Examples of using the Recommender class can be found in the Streamlit source code.

Developing the Streamlit Application

Streamlit was used to quickly develop a user interface that could take user input and provide configurable settings for the user to select the desired style and content; and let user choose to either generate new text or find the most similar passage in the existing text corpus. Attempts were made to share the streamlit application through the Git interface, but build errors were encounted, likely due to memory and compute constraints due to attempting to load the GPT-2 model into the Streamlit servers.

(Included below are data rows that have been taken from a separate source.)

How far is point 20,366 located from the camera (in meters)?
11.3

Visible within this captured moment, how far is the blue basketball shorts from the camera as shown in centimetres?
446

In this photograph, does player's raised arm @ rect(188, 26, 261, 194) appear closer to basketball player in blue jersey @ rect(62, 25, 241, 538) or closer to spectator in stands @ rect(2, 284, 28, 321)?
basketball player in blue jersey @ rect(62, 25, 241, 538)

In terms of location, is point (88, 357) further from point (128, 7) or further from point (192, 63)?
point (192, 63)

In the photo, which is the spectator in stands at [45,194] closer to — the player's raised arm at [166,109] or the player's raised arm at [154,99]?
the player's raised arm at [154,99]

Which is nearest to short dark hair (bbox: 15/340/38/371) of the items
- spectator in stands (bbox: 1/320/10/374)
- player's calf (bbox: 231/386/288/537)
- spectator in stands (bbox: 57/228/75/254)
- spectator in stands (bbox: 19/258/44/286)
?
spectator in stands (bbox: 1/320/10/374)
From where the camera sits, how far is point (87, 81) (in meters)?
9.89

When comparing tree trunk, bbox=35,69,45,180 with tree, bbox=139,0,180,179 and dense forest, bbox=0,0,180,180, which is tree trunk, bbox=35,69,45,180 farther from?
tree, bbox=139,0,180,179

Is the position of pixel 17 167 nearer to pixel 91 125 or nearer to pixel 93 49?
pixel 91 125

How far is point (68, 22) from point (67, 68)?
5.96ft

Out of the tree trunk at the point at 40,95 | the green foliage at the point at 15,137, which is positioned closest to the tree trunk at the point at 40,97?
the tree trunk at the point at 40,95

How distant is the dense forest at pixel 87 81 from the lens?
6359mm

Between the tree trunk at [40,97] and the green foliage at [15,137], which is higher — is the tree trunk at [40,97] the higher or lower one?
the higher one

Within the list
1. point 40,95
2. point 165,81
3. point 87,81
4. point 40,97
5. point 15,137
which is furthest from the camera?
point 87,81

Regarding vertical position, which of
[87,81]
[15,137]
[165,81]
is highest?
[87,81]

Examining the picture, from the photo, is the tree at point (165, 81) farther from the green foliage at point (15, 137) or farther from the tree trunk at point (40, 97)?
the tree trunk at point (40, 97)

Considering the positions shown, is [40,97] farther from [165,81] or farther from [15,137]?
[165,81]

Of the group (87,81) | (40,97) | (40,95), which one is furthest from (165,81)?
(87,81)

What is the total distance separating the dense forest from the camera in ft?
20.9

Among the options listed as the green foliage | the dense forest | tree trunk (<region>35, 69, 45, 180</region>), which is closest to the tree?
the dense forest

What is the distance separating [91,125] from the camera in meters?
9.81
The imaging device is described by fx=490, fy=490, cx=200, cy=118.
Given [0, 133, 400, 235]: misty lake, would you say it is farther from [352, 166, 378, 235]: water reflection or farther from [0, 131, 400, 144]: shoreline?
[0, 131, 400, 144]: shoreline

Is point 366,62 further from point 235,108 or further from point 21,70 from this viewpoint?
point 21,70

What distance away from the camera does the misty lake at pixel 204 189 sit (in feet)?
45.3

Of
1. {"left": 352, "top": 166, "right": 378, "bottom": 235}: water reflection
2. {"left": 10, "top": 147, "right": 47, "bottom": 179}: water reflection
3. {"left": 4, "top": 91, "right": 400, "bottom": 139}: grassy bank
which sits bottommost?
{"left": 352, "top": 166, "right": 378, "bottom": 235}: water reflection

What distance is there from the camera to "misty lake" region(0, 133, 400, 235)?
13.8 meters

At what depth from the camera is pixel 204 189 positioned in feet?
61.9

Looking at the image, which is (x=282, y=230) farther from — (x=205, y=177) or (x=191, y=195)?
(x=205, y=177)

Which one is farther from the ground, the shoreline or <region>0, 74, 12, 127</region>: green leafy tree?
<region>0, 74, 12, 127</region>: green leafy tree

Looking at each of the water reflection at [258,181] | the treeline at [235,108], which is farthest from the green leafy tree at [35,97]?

The code can be run locally using the following command after saving the keyword files, model weights, and corpus DB to a data folder from the previous commands:

streamlit run wisdom.py

Model Training Infrastructure

Google Colab Pro was used for all components of the data extraction and model training, additionally providing a secure and robust logging mechanism by reading and writing directly to and from Google Drive.

Discussion and Next Steps

When using the application, the model did a relatively poor job at providing text that was anecdotally related to the source traditions and content topics of interest. This is most likely due to the esoteric nature of the texts, and the likelihood that the underlying base model did not incorporate a large collection of sacred wisdom texts in the pre-trained model corpus. Future work should focus on ingesting a large corpus of the sacred texts across traditions, which are often freely available due to the public availablity of these ancient texts. Once a new corpus of texts are collected, they should be used to fine-tune the underlying based models to provide a base-model that has a broader spectrum of language across the styles and content of interest.